Repeat word for word the lines from the one holding "Is spectator in" through the end, both ends included, and leave out every picture.

▶ Data rows
────

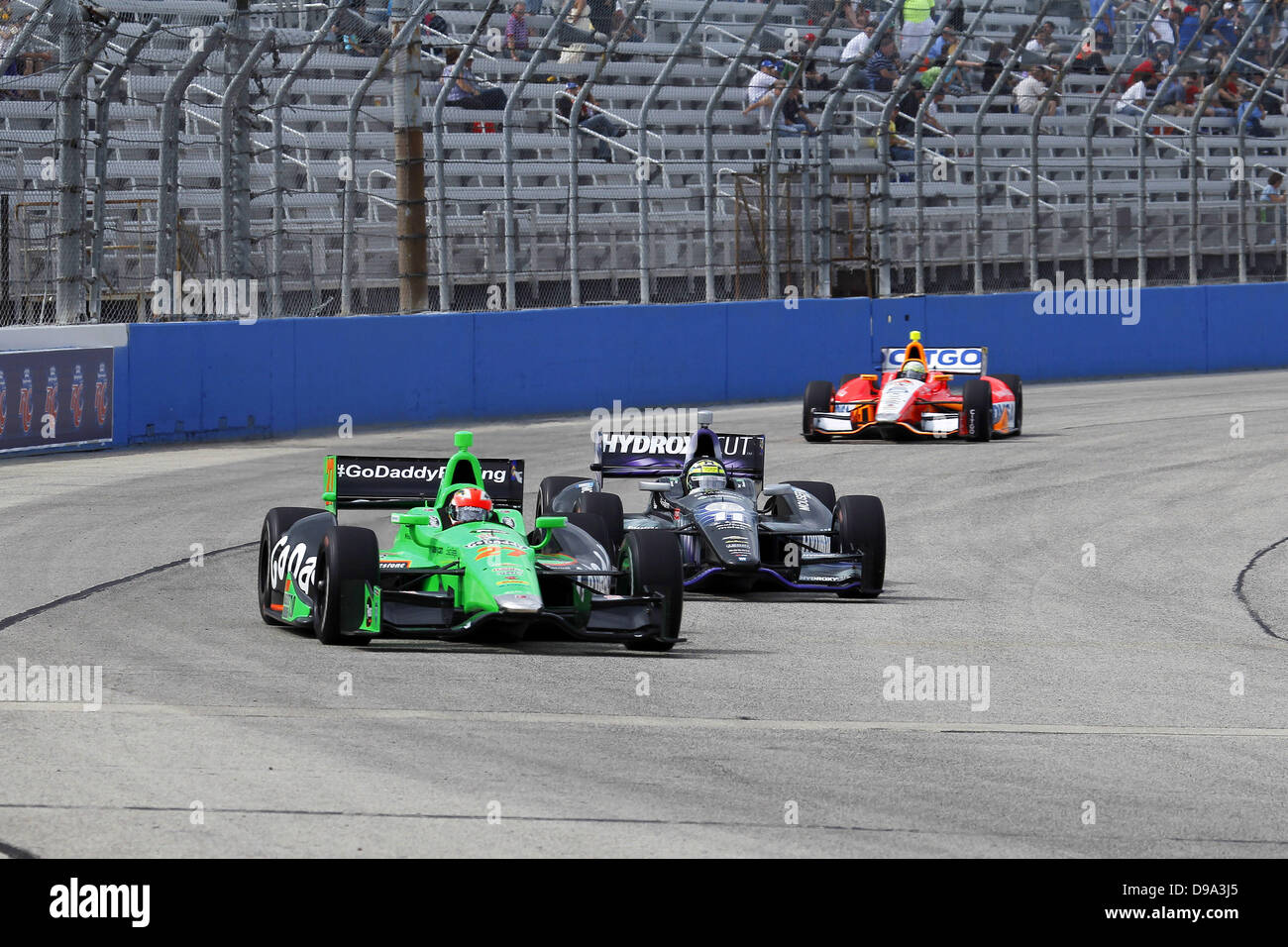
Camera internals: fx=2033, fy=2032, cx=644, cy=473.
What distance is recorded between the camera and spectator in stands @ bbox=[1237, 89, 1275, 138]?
29812mm

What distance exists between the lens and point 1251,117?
3123 cm

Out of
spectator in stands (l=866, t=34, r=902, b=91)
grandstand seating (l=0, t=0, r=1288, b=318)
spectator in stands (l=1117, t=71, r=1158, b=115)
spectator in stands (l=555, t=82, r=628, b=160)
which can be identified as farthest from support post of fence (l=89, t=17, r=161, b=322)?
spectator in stands (l=1117, t=71, r=1158, b=115)

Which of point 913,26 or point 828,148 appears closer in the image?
point 828,148

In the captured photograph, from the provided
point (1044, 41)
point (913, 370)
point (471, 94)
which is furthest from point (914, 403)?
point (1044, 41)

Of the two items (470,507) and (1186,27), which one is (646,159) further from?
(470,507)

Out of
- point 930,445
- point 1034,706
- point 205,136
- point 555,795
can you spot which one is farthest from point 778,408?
point 555,795

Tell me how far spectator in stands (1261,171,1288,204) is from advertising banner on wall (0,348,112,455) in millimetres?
19183

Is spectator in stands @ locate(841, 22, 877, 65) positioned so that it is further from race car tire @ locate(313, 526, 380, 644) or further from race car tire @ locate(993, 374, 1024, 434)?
race car tire @ locate(313, 526, 380, 644)

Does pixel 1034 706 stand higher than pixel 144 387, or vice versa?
pixel 144 387

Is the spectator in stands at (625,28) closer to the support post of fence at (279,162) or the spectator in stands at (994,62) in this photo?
the support post of fence at (279,162)

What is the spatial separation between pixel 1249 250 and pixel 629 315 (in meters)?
11.3

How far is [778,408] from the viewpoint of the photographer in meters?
24.8

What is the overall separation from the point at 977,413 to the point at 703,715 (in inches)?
515

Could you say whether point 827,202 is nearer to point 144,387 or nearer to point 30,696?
point 144,387
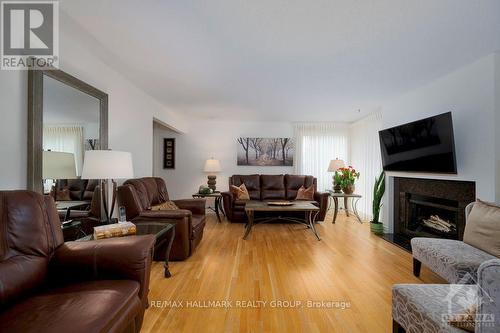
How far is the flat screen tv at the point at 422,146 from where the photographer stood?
2.49 m

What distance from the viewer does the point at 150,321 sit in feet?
5.11

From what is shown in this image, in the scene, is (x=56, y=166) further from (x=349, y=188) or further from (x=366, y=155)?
(x=366, y=155)

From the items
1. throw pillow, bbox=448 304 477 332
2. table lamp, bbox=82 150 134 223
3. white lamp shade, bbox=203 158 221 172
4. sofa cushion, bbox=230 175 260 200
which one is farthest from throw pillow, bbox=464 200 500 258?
white lamp shade, bbox=203 158 221 172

────

▶ Solution to this problem
Is spectator in stands @ locate(841, 22, 877, 65) positioned so that it is further from race car tire @ locate(313, 526, 380, 644) or further from race car tire @ locate(993, 374, 1024, 434)?
race car tire @ locate(313, 526, 380, 644)

Does pixel 1034 706 stand higher than pixel 144 387, or vice versa?
pixel 144 387

Is the spectator in stands at (625,28) closer to the support post of fence at (279,162) or the spectator in stands at (994,62) in this photo?
the support post of fence at (279,162)

What is the spatial separation between pixel 1249 250 and pixel 629 315 (in meters)?
11.3

How far is [778,408] from the viewpoint of the photographer in meters?
24.8

What is the overall separation from the point at 977,413 to the point at 703,715 (in inches)?
515

Could you say whether point 827,202 is nearer to point 144,387 or nearer to point 30,696?
point 144,387
How far is the flat screen tv at the point at 422,146 from where the photographer stood?
2.49 m

What distance from the viewer does the point at 150,321 sit in feet?
5.11

From what is shown in this image, in the scene, is (x=56, y=166) further from (x=349, y=188) or further from (x=366, y=155)?
(x=366, y=155)

From the items
1. throw pillow, bbox=448 304 477 332
2. table lamp, bbox=82 150 134 223
3. white lamp shade, bbox=203 158 221 172
4. sofa cushion, bbox=230 175 260 200
which one is farthest from throw pillow, bbox=464 200 500 258?
white lamp shade, bbox=203 158 221 172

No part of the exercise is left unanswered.